VOTRE CONSIGNE: Prolongez le texte sur la situation des enfants dans la bande de Gaza en reprenant juste après sa dernière phrase.

EXTRAIT DE PAGE:

= = = =

La guerre a également fait de nombreux orphelins. A-t-on une idée de combien de mineurs sont concernés aujourd'hui ?
Avec les combats incessants, il est impossible pour la communauté internationale de vérifier les bilans des autorités locales, mais on estime que plusieurs centaines d'enfants sont séparés de leurs familles ou isolés. On sait que ce chiffre est sous-estimé, car les corps de nombreuses victimes sont encore sous les décombres.
Les jeunes eux-mêmes se préparent à la possibilité de se retrouver seuls. Une amie [qui vit à Gaza] m'a raconté qu'alors qu'elle préparait un sac avec les affaires de la famille, au cas où il leur faudrait fuir précipitamment, son enfant lui a dit : "Il me faut mon propre sac, si jamais je suis séparé de toi."
Save the Children a les ressources pour identifier les enfants isolés, retrouver leurs proches ou leur apporter l'aide nécessaire, mais il nous est impossible de mettre en œuvre ces services. Les bombardements sont tels que nous n'avons pas les conditions minimum requises pour travailler en sécurité. Et de nombreux travailleurs humanitaires de la bande de Gaza sont eux-mêmes déplacés ou ont été tués.
La population déplacée à l'intérieur de l'enclave palestinienne vit dans des conditions catastrophiques. Pourquoi les enfants sont-ils particulièrement vulnérables face à cette situation ?
Les Gazaouis, et les enfants en particulier, font face à un risque sanitaire du fait de la consommation d'eau contaminée. Les maladies diarrhéiques sont parmi les premières causes de mortalité chez les enfants de moins de 5 ans, or ceux qui en souffrent [dans la bande de Gaza] ne peuvent pas accéder aux soins nécessaires.
La pénurie de nourriture est un autre problème majeur. La trêve a permis de faire entrer de l'aide humanitaire dans la bande de Gaza, mais c'est une goutte dans l'océan…
"On ne peut pas nourrir 2,2 millions d'habitants avec 200 camions par jour."

= = = =

Entrées de données enregistrées:
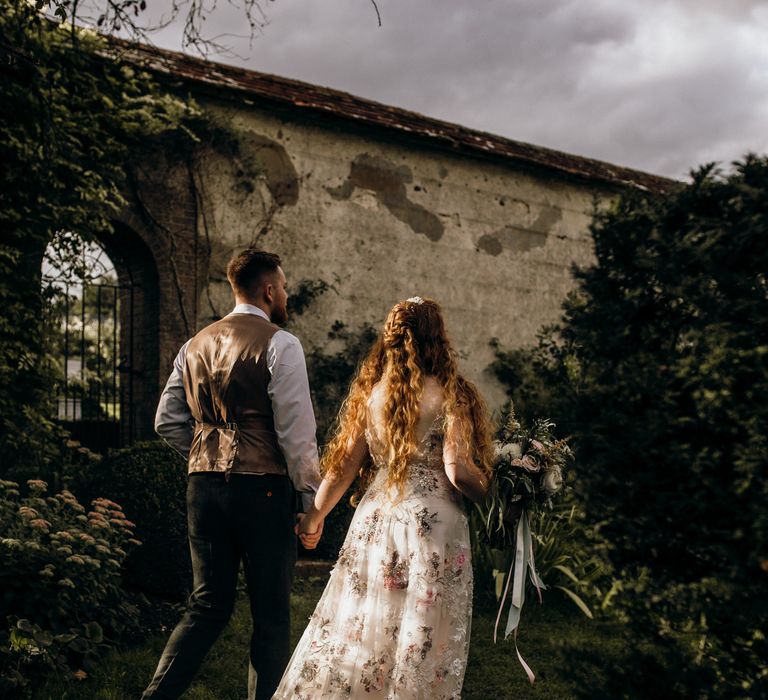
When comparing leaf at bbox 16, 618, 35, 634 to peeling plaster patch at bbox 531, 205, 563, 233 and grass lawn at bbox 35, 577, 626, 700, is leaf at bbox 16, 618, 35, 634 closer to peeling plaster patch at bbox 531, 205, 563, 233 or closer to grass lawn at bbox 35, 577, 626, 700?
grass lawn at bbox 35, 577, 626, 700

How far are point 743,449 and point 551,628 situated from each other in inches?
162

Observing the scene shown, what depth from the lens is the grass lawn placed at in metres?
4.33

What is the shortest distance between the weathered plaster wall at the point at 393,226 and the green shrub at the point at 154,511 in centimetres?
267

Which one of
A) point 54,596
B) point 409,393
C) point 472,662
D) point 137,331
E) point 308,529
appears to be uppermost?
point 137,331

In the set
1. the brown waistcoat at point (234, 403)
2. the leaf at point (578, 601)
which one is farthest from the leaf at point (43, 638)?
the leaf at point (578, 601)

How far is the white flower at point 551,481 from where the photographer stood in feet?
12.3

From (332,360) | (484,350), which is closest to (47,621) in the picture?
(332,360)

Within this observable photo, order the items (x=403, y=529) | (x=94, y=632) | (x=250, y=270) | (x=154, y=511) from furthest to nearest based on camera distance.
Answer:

= = = =

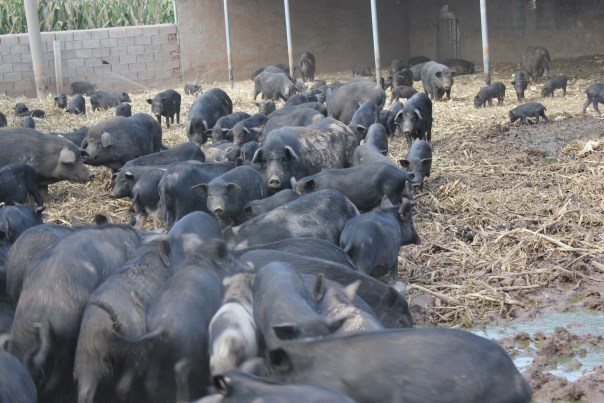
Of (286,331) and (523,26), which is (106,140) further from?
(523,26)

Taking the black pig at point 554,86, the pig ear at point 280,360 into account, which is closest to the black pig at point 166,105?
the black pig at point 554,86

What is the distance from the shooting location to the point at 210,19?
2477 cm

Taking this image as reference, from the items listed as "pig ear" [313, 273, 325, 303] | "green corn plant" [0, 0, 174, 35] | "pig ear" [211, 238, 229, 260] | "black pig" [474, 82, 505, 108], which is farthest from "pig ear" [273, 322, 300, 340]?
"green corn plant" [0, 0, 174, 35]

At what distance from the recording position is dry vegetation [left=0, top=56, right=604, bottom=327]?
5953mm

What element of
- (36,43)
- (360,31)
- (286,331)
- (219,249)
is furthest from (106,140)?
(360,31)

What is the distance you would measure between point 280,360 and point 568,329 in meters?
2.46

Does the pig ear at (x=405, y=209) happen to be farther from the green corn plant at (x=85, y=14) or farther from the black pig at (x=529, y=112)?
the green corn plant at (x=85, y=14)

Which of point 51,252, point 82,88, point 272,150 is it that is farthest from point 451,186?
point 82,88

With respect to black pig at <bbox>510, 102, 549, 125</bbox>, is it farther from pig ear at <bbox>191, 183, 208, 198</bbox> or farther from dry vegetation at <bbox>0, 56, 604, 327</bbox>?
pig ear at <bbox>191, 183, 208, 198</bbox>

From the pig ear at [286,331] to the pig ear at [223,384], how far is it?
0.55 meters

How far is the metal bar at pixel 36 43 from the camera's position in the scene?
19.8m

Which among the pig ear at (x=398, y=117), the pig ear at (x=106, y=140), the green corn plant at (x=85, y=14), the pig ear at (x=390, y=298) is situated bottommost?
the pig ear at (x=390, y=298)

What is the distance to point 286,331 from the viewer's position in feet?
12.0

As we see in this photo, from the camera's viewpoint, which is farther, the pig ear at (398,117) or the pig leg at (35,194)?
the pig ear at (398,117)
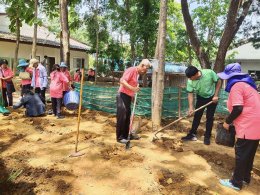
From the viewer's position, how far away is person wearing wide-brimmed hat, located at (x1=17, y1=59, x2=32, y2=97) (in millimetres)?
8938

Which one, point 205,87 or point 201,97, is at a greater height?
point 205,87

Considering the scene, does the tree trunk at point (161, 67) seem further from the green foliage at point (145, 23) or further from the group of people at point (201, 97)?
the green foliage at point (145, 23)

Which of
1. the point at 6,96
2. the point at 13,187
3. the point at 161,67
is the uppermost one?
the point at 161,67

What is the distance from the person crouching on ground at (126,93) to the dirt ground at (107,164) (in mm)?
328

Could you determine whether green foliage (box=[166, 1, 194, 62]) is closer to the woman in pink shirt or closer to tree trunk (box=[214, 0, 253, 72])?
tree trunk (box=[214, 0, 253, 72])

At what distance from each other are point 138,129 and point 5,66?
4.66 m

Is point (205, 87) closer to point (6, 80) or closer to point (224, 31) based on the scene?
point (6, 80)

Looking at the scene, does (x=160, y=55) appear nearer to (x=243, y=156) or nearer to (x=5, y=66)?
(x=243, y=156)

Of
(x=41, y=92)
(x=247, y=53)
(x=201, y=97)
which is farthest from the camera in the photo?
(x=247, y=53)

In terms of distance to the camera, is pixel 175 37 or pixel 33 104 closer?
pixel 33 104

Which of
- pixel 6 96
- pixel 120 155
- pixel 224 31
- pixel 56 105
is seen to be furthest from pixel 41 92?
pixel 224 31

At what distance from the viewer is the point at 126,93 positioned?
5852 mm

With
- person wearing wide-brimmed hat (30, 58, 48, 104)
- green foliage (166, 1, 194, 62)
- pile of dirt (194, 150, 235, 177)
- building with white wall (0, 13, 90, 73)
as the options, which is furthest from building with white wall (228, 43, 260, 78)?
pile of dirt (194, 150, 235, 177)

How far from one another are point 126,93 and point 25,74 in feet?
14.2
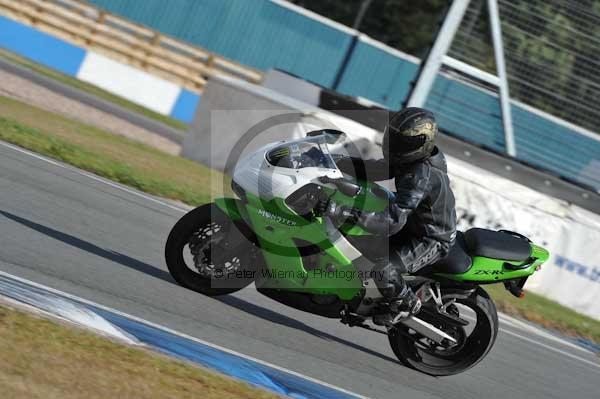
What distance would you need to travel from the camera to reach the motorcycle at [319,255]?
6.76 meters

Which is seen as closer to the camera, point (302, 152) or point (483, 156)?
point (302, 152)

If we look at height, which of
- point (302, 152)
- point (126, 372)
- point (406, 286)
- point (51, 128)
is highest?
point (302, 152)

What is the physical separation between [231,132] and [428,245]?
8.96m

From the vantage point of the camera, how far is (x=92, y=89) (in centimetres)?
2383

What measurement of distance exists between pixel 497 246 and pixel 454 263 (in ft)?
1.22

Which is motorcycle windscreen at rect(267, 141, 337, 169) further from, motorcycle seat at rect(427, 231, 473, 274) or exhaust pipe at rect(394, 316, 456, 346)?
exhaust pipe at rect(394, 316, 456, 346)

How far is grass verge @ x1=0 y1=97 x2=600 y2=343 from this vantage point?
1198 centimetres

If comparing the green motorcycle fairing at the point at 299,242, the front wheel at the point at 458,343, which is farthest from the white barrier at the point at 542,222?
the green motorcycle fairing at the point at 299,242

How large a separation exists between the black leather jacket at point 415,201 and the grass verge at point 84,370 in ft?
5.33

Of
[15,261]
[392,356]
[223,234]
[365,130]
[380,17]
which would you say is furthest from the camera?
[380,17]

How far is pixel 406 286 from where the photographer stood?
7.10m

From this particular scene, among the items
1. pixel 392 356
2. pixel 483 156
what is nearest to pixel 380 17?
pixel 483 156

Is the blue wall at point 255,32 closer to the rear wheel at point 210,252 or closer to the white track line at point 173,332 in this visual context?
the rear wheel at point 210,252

= = = =

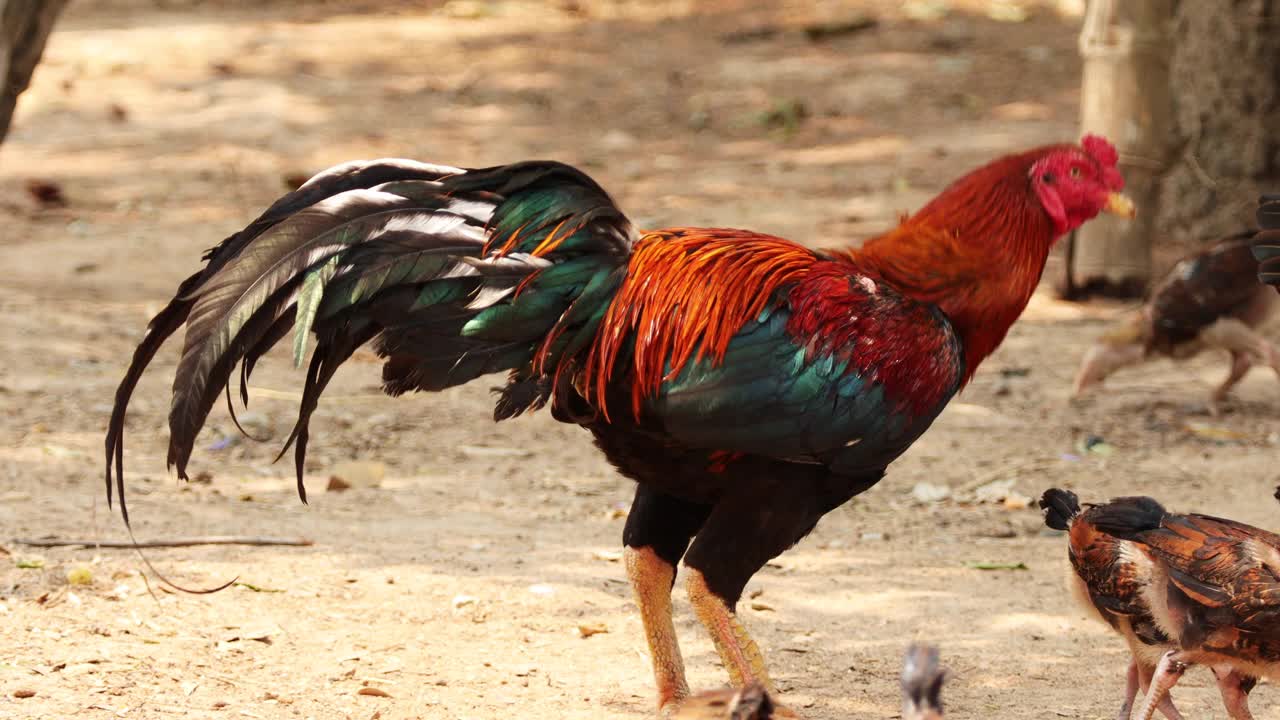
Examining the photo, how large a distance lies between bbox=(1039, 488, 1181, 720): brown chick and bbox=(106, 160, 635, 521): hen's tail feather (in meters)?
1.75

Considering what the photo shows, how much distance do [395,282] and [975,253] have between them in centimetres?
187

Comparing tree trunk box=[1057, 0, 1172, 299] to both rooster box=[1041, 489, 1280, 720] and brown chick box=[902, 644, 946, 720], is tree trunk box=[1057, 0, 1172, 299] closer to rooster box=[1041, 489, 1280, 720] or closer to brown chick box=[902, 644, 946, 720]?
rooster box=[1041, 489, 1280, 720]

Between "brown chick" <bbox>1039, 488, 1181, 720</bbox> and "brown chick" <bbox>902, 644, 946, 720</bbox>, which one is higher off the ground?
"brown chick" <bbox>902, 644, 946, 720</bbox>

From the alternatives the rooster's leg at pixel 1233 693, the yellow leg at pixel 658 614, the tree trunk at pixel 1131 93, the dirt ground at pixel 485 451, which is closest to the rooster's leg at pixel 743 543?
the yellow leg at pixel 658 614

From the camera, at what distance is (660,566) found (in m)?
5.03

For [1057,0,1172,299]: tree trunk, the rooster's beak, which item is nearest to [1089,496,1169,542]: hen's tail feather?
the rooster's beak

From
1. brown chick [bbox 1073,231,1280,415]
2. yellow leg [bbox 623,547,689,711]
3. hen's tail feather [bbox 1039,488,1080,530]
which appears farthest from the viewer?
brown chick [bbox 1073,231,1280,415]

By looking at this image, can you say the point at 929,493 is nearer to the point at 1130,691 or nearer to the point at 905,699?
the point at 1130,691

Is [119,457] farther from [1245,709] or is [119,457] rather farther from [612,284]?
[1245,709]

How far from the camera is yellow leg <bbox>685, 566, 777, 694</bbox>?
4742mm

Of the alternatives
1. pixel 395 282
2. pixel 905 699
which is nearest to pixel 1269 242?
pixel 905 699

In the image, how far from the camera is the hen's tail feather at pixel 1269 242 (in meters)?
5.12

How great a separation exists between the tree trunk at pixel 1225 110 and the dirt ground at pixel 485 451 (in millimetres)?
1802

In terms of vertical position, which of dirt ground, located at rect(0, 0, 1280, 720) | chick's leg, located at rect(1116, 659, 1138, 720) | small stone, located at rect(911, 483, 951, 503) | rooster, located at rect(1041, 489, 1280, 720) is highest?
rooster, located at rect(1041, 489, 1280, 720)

= = = =

RÉPONSE DE L'EXERCICE:
Gloria Doñate, directrice du programme développement et qualité de l'ONG Save the Childrenà franceinfo
Les enfants sont également très exposés à l'insécurité. Ils risquent d'être blessés par les frappes ou par des bombes non explosées, sont séparés de leurs familles et sont moins protégés face aux personnes qui pourraient leur vouloir du mal. L'immense majorité de la population déplacée vit dans des centres d'accueil surpeuplés. On imagine ce qui peut se passer dans des espaces qui accueillent 26 000 personnes au lieu des 3 000 pour lesquelles ils sont prévus, avec une toilette pour 600 personnes, et où il n'existe aucune intimité.
Quelles sont les conséquences du conflit sur la santé mentale de ces enfants ?
En 2022, notre ONG révélait dans un rapport que 80% des enfants de la bande de Gaza souffraient de dépression, de stress ou de troubles du sommeil. Depuis le début de la guerre, ils sont exposés au bruit constant des bombes et à des violences qui ont encore accru ces problématiques. On se trouve face à un traumatisme générationnel.
Par ailleurs, plus de 600 000 enfants ne sont plus scolarisés depuis deux mois. On ne parle pas uniquement de leur accès à l'éducation, qui est primordial, mais aussi d'accès à des repas sains et à la sociabilisation avec leurs amis. C'est capital pour leur bien-être. Alors que 60% des infrastructures civiles, y compris des écoles, ont été détruites depuis le début de la guerre, quand pourront-ils reprendre les cours ? Il faudra des mois, peut-être des années.
Save the Children, comme l'ensemble des acteurs humanitaires, appelle à un cessez-le-feu immédiat et durable dans la bande de Gaza, ainsi qu'au respect du droit humanitaire international et des droits humains. Sans cela, on condamne ces enfants à la mort.